■ TEXT PROVIDED:
785 F2d 310 Ronald Stewart

785 F.2d 310

RONALD E. STEWART; ROY MARTIN; JAMES BOLDEN, Plaintiffs-Appellees,
v.
JAMES RHODES; GEORGE DENTON; T. E. HASKINS; NEAL KETTE;
DAVID McKEEN; ROGER OVERBERG; DOROTHY ARN; ARNOLD
JAGO; TED ENGLE; WILLIAM H. DALLMAN; E.
P. PERINI; FRANK GRAY,
Respondents-Appellants.

85-3151

United States Court of Appeals, Sixth Circuit.

1/14/86

Unpublished Disposition
NOTICE: Sixth Circuit Rule 24(c) states that citation of unpublished dispositions is disfavored except for establishing res judicata, estoppel, or the law of the case and requires service of copies of cited unpublished dispositions of the Sixth Circuit.

Before: ENGEL and MILBURN, Circuit Judges; and WOODS, District Judge.*

PER CURIAM.

■ WHAT TO DO:
Using the case header, mark each statement yes or no and quote the words from the header that decide it: 1. The case was before the United States Court of Appeals for the Sixth Circuit. 2. Ronald E. Stewart is named as an appellant. 3. Woods sat on the panel as a Circuit Judge.

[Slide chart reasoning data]
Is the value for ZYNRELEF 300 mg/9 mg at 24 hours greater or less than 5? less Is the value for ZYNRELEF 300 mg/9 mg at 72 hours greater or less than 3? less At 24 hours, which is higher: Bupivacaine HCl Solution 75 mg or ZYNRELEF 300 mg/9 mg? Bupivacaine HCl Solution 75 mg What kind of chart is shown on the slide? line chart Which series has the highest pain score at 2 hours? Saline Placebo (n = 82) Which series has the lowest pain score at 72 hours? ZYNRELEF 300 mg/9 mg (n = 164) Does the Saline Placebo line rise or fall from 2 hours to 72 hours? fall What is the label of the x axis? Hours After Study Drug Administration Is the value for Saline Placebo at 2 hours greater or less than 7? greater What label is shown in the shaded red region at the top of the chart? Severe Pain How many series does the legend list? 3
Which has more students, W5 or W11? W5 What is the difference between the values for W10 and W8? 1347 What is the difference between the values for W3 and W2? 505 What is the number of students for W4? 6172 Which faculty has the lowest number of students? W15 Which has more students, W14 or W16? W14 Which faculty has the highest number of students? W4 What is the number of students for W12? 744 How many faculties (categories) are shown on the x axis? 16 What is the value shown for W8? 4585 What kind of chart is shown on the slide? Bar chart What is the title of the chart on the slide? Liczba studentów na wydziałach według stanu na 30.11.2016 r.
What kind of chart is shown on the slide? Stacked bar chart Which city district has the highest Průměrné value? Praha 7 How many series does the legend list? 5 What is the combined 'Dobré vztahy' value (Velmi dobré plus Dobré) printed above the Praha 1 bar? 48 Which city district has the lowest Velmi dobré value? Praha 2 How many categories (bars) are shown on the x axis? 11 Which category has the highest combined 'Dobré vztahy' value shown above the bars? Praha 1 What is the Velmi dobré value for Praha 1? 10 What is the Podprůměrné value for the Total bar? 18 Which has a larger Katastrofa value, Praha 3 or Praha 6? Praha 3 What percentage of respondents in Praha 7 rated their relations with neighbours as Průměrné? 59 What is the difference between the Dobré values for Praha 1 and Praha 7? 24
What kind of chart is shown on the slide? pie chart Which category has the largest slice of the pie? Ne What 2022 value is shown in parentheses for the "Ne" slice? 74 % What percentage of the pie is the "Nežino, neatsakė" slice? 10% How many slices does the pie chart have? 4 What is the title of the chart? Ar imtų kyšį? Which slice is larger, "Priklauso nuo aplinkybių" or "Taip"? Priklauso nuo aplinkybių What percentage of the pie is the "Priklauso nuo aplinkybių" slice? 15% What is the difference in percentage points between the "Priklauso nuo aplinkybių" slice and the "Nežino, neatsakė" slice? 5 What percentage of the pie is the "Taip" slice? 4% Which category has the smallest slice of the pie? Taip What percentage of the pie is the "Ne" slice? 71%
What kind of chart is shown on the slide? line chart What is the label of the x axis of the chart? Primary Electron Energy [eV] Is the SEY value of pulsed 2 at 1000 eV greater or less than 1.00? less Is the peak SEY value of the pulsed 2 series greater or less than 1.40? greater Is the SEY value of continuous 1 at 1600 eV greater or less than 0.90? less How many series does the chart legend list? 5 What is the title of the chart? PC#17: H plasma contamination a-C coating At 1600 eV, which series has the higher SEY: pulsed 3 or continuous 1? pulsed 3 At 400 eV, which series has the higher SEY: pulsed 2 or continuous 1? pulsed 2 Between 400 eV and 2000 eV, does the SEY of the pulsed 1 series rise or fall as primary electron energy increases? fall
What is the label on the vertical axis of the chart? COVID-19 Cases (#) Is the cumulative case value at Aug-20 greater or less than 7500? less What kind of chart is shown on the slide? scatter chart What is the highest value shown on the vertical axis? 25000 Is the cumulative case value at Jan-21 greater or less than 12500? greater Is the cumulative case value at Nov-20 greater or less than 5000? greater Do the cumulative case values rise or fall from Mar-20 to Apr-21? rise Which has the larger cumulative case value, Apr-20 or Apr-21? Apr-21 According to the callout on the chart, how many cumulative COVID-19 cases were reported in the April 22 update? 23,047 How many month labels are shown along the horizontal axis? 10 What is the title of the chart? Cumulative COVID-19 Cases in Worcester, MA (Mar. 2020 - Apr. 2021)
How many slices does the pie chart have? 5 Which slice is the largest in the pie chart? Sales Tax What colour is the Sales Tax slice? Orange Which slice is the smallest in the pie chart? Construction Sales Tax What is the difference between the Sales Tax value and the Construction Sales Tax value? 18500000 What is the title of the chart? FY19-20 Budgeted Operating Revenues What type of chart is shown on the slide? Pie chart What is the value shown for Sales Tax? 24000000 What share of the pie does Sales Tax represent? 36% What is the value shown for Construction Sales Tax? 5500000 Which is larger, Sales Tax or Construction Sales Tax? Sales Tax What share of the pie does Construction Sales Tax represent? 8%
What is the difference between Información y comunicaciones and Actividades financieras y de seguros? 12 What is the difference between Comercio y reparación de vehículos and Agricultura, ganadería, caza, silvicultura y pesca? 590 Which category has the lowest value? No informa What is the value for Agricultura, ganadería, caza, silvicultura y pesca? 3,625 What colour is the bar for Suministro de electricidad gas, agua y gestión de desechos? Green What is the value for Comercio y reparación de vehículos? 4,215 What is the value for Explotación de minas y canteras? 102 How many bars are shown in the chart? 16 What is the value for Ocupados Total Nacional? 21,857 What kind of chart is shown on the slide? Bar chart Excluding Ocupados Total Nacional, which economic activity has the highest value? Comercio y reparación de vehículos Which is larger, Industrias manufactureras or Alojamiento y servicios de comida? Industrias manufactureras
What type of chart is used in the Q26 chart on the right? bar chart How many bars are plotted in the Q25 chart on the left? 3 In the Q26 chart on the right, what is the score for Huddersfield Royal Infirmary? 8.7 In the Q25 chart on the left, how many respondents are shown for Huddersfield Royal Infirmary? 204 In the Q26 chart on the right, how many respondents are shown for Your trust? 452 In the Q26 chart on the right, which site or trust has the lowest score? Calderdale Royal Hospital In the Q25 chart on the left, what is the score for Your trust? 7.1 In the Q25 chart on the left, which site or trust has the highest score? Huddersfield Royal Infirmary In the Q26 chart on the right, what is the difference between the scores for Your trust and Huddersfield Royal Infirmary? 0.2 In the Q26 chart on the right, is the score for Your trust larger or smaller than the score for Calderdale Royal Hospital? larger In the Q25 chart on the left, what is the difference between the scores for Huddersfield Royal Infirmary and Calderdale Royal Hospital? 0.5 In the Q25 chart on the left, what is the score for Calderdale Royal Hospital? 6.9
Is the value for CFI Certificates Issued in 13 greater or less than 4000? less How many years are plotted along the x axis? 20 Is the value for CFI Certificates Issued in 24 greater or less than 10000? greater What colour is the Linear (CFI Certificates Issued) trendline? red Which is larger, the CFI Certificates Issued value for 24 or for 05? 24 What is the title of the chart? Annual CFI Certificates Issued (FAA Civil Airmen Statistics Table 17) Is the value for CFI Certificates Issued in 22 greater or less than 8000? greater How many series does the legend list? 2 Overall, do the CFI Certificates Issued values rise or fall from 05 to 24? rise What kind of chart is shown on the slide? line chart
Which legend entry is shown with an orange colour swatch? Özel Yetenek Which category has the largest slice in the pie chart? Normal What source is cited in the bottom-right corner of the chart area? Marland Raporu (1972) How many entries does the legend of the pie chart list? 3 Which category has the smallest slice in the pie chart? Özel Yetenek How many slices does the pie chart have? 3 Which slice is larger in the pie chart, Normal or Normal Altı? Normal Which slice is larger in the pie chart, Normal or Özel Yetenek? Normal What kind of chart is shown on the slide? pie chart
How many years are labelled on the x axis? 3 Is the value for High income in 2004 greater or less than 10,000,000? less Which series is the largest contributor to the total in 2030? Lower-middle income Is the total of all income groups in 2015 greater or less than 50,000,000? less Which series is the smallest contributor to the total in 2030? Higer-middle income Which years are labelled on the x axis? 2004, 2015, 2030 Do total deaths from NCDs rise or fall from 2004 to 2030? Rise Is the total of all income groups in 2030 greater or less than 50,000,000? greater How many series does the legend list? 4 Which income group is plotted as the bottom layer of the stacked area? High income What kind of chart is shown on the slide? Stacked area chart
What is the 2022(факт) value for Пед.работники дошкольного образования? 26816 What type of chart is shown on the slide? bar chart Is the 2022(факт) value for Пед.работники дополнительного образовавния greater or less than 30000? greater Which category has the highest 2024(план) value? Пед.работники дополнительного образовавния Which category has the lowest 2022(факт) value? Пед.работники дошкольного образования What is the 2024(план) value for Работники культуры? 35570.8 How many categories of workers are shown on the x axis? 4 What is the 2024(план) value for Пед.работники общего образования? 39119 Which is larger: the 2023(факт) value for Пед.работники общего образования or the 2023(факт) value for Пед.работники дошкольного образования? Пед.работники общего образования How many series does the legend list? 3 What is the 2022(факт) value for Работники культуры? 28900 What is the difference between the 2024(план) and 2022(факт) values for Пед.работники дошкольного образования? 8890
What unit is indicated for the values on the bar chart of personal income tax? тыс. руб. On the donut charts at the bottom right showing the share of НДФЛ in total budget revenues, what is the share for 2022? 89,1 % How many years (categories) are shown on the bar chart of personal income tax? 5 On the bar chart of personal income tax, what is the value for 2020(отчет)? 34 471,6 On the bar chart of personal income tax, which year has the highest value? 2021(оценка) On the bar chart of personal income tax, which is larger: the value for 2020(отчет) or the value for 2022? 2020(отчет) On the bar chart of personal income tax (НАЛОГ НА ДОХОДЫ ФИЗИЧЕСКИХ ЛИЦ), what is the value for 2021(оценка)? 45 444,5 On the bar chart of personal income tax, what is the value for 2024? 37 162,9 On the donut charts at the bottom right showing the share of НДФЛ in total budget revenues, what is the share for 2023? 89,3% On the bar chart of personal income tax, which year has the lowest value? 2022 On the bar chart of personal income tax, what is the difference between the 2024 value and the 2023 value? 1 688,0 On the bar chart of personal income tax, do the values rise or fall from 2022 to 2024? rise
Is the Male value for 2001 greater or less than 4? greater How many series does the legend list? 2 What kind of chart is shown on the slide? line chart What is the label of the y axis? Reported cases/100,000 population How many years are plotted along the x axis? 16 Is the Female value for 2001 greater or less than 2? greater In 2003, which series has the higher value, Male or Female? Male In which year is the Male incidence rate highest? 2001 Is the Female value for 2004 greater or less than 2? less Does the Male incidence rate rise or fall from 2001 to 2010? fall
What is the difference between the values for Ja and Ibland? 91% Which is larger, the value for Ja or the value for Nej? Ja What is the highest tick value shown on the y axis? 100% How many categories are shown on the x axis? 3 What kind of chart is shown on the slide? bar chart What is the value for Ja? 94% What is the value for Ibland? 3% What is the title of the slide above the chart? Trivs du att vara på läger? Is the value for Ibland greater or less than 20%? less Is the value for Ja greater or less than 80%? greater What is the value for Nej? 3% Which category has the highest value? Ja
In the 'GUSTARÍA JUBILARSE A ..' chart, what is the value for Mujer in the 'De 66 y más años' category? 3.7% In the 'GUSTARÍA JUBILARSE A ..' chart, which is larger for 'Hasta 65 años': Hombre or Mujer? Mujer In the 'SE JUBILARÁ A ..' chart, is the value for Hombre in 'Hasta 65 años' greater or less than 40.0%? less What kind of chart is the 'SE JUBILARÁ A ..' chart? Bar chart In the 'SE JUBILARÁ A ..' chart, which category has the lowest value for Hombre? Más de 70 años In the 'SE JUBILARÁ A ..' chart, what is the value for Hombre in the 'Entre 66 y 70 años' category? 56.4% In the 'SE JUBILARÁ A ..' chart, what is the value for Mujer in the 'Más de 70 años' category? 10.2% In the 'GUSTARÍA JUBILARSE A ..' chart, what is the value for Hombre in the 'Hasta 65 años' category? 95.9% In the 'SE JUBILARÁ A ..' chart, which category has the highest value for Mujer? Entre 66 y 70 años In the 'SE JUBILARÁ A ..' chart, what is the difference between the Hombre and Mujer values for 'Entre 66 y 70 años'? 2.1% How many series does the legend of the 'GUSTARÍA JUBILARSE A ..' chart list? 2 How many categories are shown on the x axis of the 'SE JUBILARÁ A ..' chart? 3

■ YOUR RESPONSE:
1. Yes: "United States Court of Appeals, Sixth Circuit."
2. No: "RONALD E. STEWART; ROY MARTIN; JAMES BOLDEN, Plaintiffs-Appellees"
3. No: "WOODS, District Judge"